Today was the quarterly Town Hall at work, which meant going into a team meeting with the entire department at the Mothership. My first time there. I got lost. And I never did figure out how the passcards work.

It's days like today that make me wonder if I really am from fucking Mars.

There are thousands of people working in that building. The floor I was on was crammed solid - people sitting in rows and rows of desk, chairs jammed shoulder to shoulder. I was the only one in a mask.

They served snacks and coffee over break, my boss wanders by. "Aren't you having any coffee?" Um. I'm wearing a silicon sheath over the entire lower half of my face, do i look like I'm going to have a coffee?

This is where I start wondering if I'm the one who's crazy. How can it just be me? 


dissectionist: A digital artwork of a biomechanical horse, head and shoulder only. It’s done in shades of grey and black and there are alien-like spines and rib-like structures over its body. (Default)

[personal profile] dissectionist 2023-03-22 03:25 pm (UTC)(link)
There’s something more to it than just lack of access to information, for two reasons:

1) At the time when mask mandates were lifted, there was still a lot of Covid discussions in the popular media, including a great deal about long-term Covid effects, and pleas from scientists and doctors about how this was too early. The information was very popularly present (in a way it no longer is). People still chose to abandon their masks anyway.

2) With my own friends’ group, I’d been acting as an informational resource through the whole pandemic, and many people were engaging with and using my information to help guide their decisions during much of the first few years of the pandemic. I continued to make new information available long after the mask mandates were lifted, but I saw engagement and interest drop massively. People no longer wanted it, because what they _wanted_ was to tell themselves things could go back to “normal” now. Then they actively began ignoring and avoiding anything that didn’t support that desire.

It may not be a conscious decision (I don’t think it is, in most cases), but I do believe there’s still been a decision made by many people to embrace what they want to be true and ignore anything that would go against that. It isn’t as simple as “they’d make better decisions if they had better information”. I wish it was, but all I have to do is look at my own family and friends - who definitely did have better information but chose en masse to ignore it - to know there’s more. I can’t even get my parents to keep masking around my antivax sister, despite them having had a terrible time the first time she gave them Covid, and me keeping them up-to-date on new research relevant to their age group. I believe they just got tired of the fear involved in having to care.
dissectionist: A digital artwork of a biomechanical horse, head and shoulder only. It’s done in shades of grey and black and there are alien-like spines and rib-like structures over its body. (Default)

Re: cognitive dissonance are us

[personal profile] dissectionist 2023-03-25 02:34 pm (UTC)(link)
I’ve read that neurodiverse brains are more likely to process risk appropriately, in that we think risks apply to us and are more likely to preemptively act appropriately to avoid the risk.

Neurotypical brains are more likely to subconsciously think, “Wow, bummer that that bad thing happened to you. It’s a good thing that that won’t happen to me because I Am Special and Somehow Protected.” Sometimes that sense of being above risks gets disrupted by having something bad happen to them; other times it just shifts to, “Bummer that that bad thing happened to me, but now that it’s already happened it’s finished and won’t happen again to me.”

───

(What to do)
[1] In the page extract, what was the writer the only person on the crowded floor wearing?
[2] Please say whether each statement agrees with the page extract, giving yes or no and the deciding words: (a) The Town Hall was the writer's first visit to the Mothership. (b) The writer worked out how the passcards work. (c) The commenter's parents keep masking around the commenter's sister.

(Supplied information)
───

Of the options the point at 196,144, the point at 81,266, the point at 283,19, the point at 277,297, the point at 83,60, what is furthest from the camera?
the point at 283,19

───

(Exercise responses)
[1] A mask.

[2]
(a) Yes: "My first time there."
(b) No: "And I never did figure out how the passcards work."
(c) No: "I can’t even get my parents to keep masking around my antivax sister"